Edith me echó los brazos al cuello y me abrazó con ojos llorosos mientras me besaba en la mejilla con fervor, humedeciéndola con sus lágrimas. La abracé a mi vez.

—Lo amo —declaró—. Lo amo. Haría cualquier cosa por usted.

Edith buscó mi boca y me besó. El raciocinio calculador se caldeó con una estimulante excitación. Me entretuve en el beso acariciando su rostro.

—Edith —llamé su atención al poco—, escúchame bien. —Como ella siguiera besándome, la aparté e insistí—: ¿Me escuchas?

—Sí —dijo sin convencimiento—. Creí que no volvería a estar con usted. Lo vi en la procesión del 4 de mayo. No me había dicho que había vuelto. Creí que nada quería saber de mí.

—Conmigo hay que tener un poco de paciencia —me limité a decir.

—¿Sabe por qué me había invitado Durnais a cenar?

—No —reprimí un suspiro. No me interesaba un rábano Durnais.

—Se me ha declarado.

Estuve a punto de sonreír, pero me contuve. Supuse que ella esperaba que me mostrara celoso.

—Lo habrás rechazado…

—¿Por qué debería hacerlo? Es joven, soltero, noble… y está enamorado de mí.

—Pero no te llega ni a la suela del zapato —objeté sincero—. Ni a mí. No consiento que una mujer se conforme con Durnais después de haber estado conmigo.

—Es usted muy modesto —se sonrió.

—Niégamelo —la miré directamente a los ojos—: dime que has estado en sus brazos sin pensar en mí para lamentar el no estar en los míos.

La sonrisa desapareció del rostro de Edith y desvió la mirada con embarazo.

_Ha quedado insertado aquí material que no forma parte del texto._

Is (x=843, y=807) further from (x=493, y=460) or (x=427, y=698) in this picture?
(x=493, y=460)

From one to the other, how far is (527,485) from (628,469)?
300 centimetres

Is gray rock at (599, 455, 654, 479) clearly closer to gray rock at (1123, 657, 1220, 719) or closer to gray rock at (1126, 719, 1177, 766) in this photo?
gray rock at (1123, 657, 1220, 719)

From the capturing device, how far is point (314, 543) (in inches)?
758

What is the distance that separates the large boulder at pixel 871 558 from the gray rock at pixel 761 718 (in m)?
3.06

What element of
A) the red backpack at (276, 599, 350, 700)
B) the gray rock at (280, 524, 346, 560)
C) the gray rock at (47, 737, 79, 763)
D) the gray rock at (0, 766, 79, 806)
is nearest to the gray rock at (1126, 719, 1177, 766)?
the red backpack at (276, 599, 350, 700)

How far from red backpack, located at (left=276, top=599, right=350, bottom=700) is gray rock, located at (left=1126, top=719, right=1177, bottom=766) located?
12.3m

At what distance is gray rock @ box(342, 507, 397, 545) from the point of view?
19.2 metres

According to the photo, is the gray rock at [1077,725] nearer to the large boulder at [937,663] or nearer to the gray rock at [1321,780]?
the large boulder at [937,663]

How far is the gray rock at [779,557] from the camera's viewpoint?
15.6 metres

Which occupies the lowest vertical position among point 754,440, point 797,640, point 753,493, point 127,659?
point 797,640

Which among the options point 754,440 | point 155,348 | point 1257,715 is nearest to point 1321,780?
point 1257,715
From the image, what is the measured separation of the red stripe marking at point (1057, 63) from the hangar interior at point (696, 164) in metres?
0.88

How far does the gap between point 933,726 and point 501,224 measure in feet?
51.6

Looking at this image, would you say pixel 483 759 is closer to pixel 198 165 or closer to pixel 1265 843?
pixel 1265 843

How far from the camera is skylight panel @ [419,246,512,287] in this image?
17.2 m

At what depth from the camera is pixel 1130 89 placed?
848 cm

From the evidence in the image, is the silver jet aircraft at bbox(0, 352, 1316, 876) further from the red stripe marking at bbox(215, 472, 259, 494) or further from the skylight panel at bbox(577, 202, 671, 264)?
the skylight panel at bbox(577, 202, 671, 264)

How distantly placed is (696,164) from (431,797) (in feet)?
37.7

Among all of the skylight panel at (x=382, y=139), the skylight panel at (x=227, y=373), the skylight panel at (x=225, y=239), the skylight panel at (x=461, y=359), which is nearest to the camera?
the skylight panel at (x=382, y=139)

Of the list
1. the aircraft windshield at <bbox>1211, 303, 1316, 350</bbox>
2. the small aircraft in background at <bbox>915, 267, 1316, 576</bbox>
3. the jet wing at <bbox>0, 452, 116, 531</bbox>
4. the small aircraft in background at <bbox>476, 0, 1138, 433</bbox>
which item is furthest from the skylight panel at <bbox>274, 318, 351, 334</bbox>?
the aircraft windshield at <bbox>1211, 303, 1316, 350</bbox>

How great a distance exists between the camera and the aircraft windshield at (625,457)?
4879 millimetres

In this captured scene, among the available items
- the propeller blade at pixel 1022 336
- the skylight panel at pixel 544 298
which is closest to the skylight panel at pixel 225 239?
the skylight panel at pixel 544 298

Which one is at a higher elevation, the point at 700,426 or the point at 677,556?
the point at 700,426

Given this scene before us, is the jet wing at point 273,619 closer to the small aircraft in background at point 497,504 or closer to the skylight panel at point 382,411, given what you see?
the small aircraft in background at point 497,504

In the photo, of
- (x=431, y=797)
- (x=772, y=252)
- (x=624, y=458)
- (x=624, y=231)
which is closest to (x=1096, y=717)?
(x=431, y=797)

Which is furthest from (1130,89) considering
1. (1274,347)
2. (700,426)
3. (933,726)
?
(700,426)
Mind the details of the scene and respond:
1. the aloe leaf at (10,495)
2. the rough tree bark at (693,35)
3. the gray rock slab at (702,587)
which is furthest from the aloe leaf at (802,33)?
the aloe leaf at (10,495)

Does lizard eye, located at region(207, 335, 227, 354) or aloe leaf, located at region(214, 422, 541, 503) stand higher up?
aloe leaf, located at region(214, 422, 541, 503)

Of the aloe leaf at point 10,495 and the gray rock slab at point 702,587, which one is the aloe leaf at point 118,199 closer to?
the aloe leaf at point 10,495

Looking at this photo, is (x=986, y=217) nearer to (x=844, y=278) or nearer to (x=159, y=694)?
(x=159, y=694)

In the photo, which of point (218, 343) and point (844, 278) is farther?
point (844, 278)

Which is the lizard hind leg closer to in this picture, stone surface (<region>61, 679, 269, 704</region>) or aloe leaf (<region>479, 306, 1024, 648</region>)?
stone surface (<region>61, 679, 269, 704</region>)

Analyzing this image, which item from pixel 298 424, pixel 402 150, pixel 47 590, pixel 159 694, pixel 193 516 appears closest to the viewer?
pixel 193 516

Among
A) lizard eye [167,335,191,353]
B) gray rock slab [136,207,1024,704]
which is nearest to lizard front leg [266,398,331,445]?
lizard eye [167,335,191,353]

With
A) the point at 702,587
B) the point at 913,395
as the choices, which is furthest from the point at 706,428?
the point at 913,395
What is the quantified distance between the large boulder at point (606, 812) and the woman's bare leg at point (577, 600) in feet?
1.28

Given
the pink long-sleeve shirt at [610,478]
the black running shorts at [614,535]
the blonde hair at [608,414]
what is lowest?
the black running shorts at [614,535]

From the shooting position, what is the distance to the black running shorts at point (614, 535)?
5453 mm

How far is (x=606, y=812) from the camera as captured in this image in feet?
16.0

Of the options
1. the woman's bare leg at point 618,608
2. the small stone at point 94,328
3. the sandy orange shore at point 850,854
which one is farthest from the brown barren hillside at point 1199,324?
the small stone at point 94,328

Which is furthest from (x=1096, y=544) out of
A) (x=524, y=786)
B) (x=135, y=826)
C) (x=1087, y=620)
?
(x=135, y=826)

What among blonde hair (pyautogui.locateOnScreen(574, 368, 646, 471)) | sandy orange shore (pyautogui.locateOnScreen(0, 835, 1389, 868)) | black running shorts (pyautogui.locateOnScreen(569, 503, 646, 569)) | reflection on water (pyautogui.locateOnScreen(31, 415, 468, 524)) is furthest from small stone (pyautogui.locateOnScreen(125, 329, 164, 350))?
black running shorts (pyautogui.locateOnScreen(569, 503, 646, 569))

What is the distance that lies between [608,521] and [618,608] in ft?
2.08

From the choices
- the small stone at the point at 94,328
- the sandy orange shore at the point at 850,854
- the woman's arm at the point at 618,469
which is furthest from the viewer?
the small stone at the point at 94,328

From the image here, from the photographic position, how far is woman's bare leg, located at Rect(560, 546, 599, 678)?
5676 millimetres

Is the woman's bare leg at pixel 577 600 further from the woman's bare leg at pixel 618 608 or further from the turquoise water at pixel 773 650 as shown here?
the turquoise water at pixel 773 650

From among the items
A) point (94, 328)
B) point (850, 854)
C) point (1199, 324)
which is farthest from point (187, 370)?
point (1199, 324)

—Eres aún muy joven. A lo largo de tu vida habrá más hombres que se enamoren de ti. Escoge bien.

Ahora sí me miró.

—¿Usted, por ejemplo?

—Yo estoy casado. No te intereso.

—Sólo me interesa que me quiera. ¿Me quiere?

—Claro —respondí superficial—. A mi manera…

—A su manera… —parafraseó ella con decepción.

Como su rostro se ensombrecía decidí abrazarla de nuevo y ganarla a besos. Su resistencia se derritió como esperaba. Suspiraba como si estuviera tocando el cielo y lágrimas de emoción se escapaban de entre sus párpados cerrados. Llegábamos ya a su casa. Tomé su rostro entre mis manos para fijar su atención.

—He de saber por qué han detenido a Durnais y si han detenido a alguien más. Quiero saber si hay alguna orden de detención contra mí. Necesito saber si Courtain está otra vez al frente de la investigación y por qué. Tengo que saber cuándo puedo volver a París.

—¿Volver? ¿Qué quiere decir? ¿Se va?

—Naturalmente. Ahora mismo. Escríbeme a la Posada del Pescador, en Calais. Yo enviaré regularmente a alguien allí para buscar la correspondencia.

—Quiero ir con usted —me abrazó.

—Ve a visitar a Durnais a la prisión —la seguí instruyendo—. Sonsácale cuanto puedas. Edith —continué grave—, estoy en tus manos. Eres lista y sabes moverte con audacia, además de conocer el caso y a las personas involucradas. Nadie más puede ayudarme tanto como tú. ¿Lo harás?

Edith asintió y se aferró a mí.

—No quiero perderlo —se lamentó—. No quiero separarme otra vez de usted.

—Es necesario —afirmé—. Pero cuanto antes resuelva mi situación, antes podré volver, y en parte dependerá de ti.

Debía pedirle que bajara del coche, pues tenía que partir enseguida de París. Cada minuto que pasaba aumentaba la posibilidad de que Courtain advirtiera a los agentes vigilantes de las puertas de la ciudad para que impidieran mi huida. Sin embargo, era cierto que me costaba separarme del cuerpo de ella y de sus entregados abrazos. Era dulce y sus besos tenían sobre mí un efecto excitante como no tenían los de otras. Pero no había tiempo para grandes cosas y la caja de mi carruaje no era lo bastante espaciosa como para practicar otra postura que la de permanecer incómodamente sentado. Así que opté por la solución rápida y que requería poco movimiento. La invité con una caricia en su cabello a que descendiera hacia mi entrepierna. Edith así lo hizo. Nunca se negaba a nada. En este campo era estupenda. Mientras duró el placer no pensé en nada más, y cuando hubo acabado me despedí de ella e inicié de nuevo mi exilio.